» Spatial reasoning records:
● ● ● ● ●

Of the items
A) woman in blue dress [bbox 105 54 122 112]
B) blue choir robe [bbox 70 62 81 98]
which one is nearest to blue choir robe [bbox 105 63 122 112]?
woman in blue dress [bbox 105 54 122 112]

● ● ● ● ●

» To do:
Render every line of the material above as a numbered list, one line per entry, and omit any blank lines.

» Complete output:
1. Of the items
2. A) woman in blue dress [bbox 105 54 122 112]
3. B) blue choir robe [bbox 70 62 81 98]
4. which one is nearest to blue choir robe [bbox 105 63 122 112]?
5. woman in blue dress [bbox 105 54 122 112]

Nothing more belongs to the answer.